Christmas a National Holiday?

Why is Christmas a national holiday in the USA? I mean what is the logic? No other Christian holiday is a federal holiday. Easter Monday is a holiday in Canada. But not here. The Feast of St. John the Baptist? St. Swithin’s Day?

And what about other religions FTM? Passover? Ramadan? The Hindu Festival of Lights?

And since this is GD, I also have to ask. Should it be a national holiday?

:):):):):slight_smile:

It’s a holiday in the United States because so many people celebrate it and would want a day off anyway.

It’s a national holiday in India too. Go figure.

As for how it should be dealt with… there are many possible religious holidays; one proposal is not to make any of them compulsory, instead to let each individual pick their own, up to a certain maximum, that way offices should be able to stay open most of the time if there are enough diverse personnel.

It’s a relatively recent change as well - for a long time, Christmas was not an official holiday at all in Massachusetts for example (that changed in 1856)

It is of course not a national holiday in Thailand.
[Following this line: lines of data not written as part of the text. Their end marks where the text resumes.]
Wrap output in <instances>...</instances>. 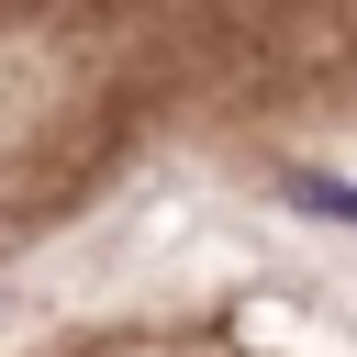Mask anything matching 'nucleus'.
<instances>
[{
    "mask_svg": "<svg viewBox=\"0 0 357 357\" xmlns=\"http://www.w3.org/2000/svg\"><path fill=\"white\" fill-rule=\"evenodd\" d=\"M279 190H290V212H312V223H346V234H357V190H346V178H324V167H290Z\"/></svg>",
    "mask_w": 357,
    "mask_h": 357,
    "instance_id": "f257e3e1",
    "label": "nucleus"
}]
</instances>
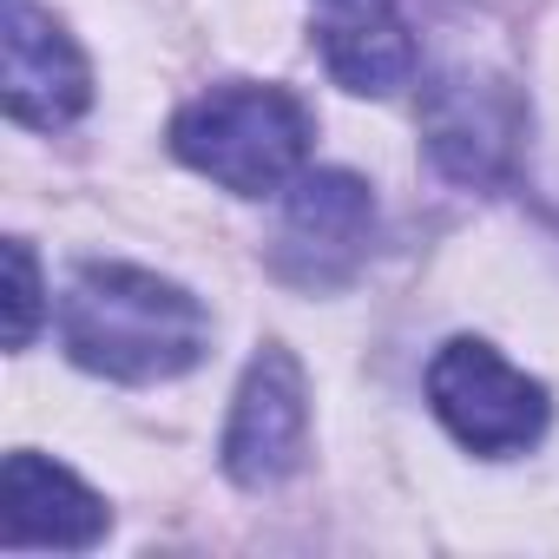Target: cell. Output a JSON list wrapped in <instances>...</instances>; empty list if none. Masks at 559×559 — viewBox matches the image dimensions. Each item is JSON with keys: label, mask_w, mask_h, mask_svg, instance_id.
I'll use <instances>...</instances> for the list:
<instances>
[{"label": "cell", "mask_w": 559, "mask_h": 559, "mask_svg": "<svg viewBox=\"0 0 559 559\" xmlns=\"http://www.w3.org/2000/svg\"><path fill=\"white\" fill-rule=\"evenodd\" d=\"M60 343L106 382H171L204 362L211 317L191 290L132 263H80L60 297Z\"/></svg>", "instance_id": "obj_1"}, {"label": "cell", "mask_w": 559, "mask_h": 559, "mask_svg": "<svg viewBox=\"0 0 559 559\" xmlns=\"http://www.w3.org/2000/svg\"><path fill=\"white\" fill-rule=\"evenodd\" d=\"M171 152L237 198H270L310 158V112L284 86H211L171 119Z\"/></svg>", "instance_id": "obj_2"}, {"label": "cell", "mask_w": 559, "mask_h": 559, "mask_svg": "<svg viewBox=\"0 0 559 559\" xmlns=\"http://www.w3.org/2000/svg\"><path fill=\"white\" fill-rule=\"evenodd\" d=\"M428 402L441 415V428L487 454V461H507V454H526L546 421H552V402L533 376H520L500 349L474 343V336H454L435 349L428 362Z\"/></svg>", "instance_id": "obj_3"}, {"label": "cell", "mask_w": 559, "mask_h": 559, "mask_svg": "<svg viewBox=\"0 0 559 559\" xmlns=\"http://www.w3.org/2000/svg\"><path fill=\"white\" fill-rule=\"evenodd\" d=\"M421 139L428 158L474 191H493L513 178L526 145V99L513 80L487 67H448L421 86Z\"/></svg>", "instance_id": "obj_4"}, {"label": "cell", "mask_w": 559, "mask_h": 559, "mask_svg": "<svg viewBox=\"0 0 559 559\" xmlns=\"http://www.w3.org/2000/svg\"><path fill=\"white\" fill-rule=\"evenodd\" d=\"M376 243V198L356 171H297L284 224L270 237V270L297 290H336Z\"/></svg>", "instance_id": "obj_5"}, {"label": "cell", "mask_w": 559, "mask_h": 559, "mask_svg": "<svg viewBox=\"0 0 559 559\" xmlns=\"http://www.w3.org/2000/svg\"><path fill=\"white\" fill-rule=\"evenodd\" d=\"M310 454V389L284 343H263L237 382L230 428H224V474L250 493L284 487Z\"/></svg>", "instance_id": "obj_6"}, {"label": "cell", "mask_w": 559, "mask_h": 559, "mask_svg": "<svg viewBox=\"0 0 559 559\" xmlns=\"http://www.w3.org/2000/svg\"><path fill=\"white\" fill-rule=\"evenodd\" d=\"M93 106V67L73 47V34L14 0L8 8V112L34 132H60Z\"/></svg>", "instance_id": "obj_7"}, {"label": "cell", "mask_w": 559, "mask_h": 559, "mask_svg": "<svg viewBox=\"0 0 559 559\" xmlns=\"http://www.w3.org/2000/svg\"><path fill=\"white\" fill-rule=\"evenodd\" d=\"M8 552L53 546V552H86L106 539V500L80 487L60 461L47 454H8V526H0Z\"/></svg>", "instance_id": "obj_8"}, {"label": "cell", "mask_w": 559, "mask_h": 559, "mask_svg": "<svg viewBox=\"0 0 559 559\" xmlns=\"http://www.w3.org/2000/svg\"><path fill=\"white\" fill-rule=\"evenodd\" d=\"M317 47H323V67L343 93H402L421 67L415 53V34L395 8H382V0H362V8H343L317 27Z\"/></svg>", "instance_id": "obj_9"}, {"label": "cell", "mask_w": 559, "mask_h": 559, "mask_svg": "<svg viewBox=\"0 0 559 559\" xmlns=\"http://www.w3.org/2000/svg\"><path fill=\"white\" fill-rule=\"evenodd\" d=\"M8 270H14V297H8V343L27 349L34 330H40V270H34V250L27 237H8Z\"/></svg>", "instance_id": "obj_10"}]
</instances>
But when I worked at the Bangkok Post, but the were so many Western staff that the newspaper treated it as a paid holiday if it fell during the week. That was a nice gesture.

1856 is not a date most of us would consider relatively recent.

Well what are the legal consequences of something being a National Holiday? What does it legally affect other than federal employees?

It’s one of the two days the worldwide futures markets are almost completely closed as well.

Some facts, courtesy of the Wikipedia article on Federal holidays in the United States:

It’s so popular that most non-Christians I know celebrate it in one form or another. My high school was about 60% Jewish, and Yom Kippur and Rosh Hoshanah were always official school days off.

Pretty much every culture has a holiday around the winter solstice time.
The Romans had Saturnalia, ancient Egypt had Birth of Heru (Horus), ancient Greeks had the Great Dionysia Festival, Jews had Hanukkah, Druids had the Winter Festival, the Celtic tribes had Yuletide, etc.

And many new religions just carried on the holidays, renaming them or re-defining them to honor the latest god they were celebrating. Christianity just kind of did the same; Christ was not actually born at Christmas time, for example, it is just celebrated then. (Rather like the British Empire has a Queen’s Birthday celebration in June, months away from Queen Elizabeth’s actual birthday.)

I like Christmas. I don’t worship the Baby Jesus (or any other mythical creature), but the secular Christmas spirit is a nice thing to have around once a year. Besides, we don’t have enough holidays, and shopping is always better afterwards.

If voters want it to be a holiday, it should be a holiday.

Just to add Thanksgiving has been established nationally to give thanks to our Heavenly Father. So Christmas is not the only national holiday directly that has to do with God.

It’s surprisingly recent for people who imagine that Christmas was a governmentally sanctioned holiday back to the colonial days (and I suspect there are a lot of those). In 1856, my great-grandfather was alive, so it’s not that far away for me, either.

At any rate, I have no objection to Christmas being a national holiday - people aren’t going to show up to work anyway (I grew up in Pennsylvania, where the first day of deer season was a school holiday for much the same reason).

There are exactly zero national holidays in the United States. Congress can create federal holidays—days that federal government offices are closed. But that means nothing for private employers or state government offices. They can choose whether to give their employees the same days off or not.

Don’t be such a Grinch OP.

I live in Canada and assure you Easter Monday is not a holiday here. Good Friday is.

Christmas is usually a holiday because historically everyone wanted it to be and now everyone expects it to be. It’s no more complicated than that.

Nothing is so sacred in Australia as the sanctity of a holiday long weekend and so we have Good Friday and Easter Monday as gazetted public holidays in all states.

I am very surprised to learn that Easter isn’t celebrated in the US given it’s arguably a more significant day in the Christian calendar than Christmas.

It is (by Christians), it’s just not a federal holiday.

It’s on a Sunday, which is already a day off.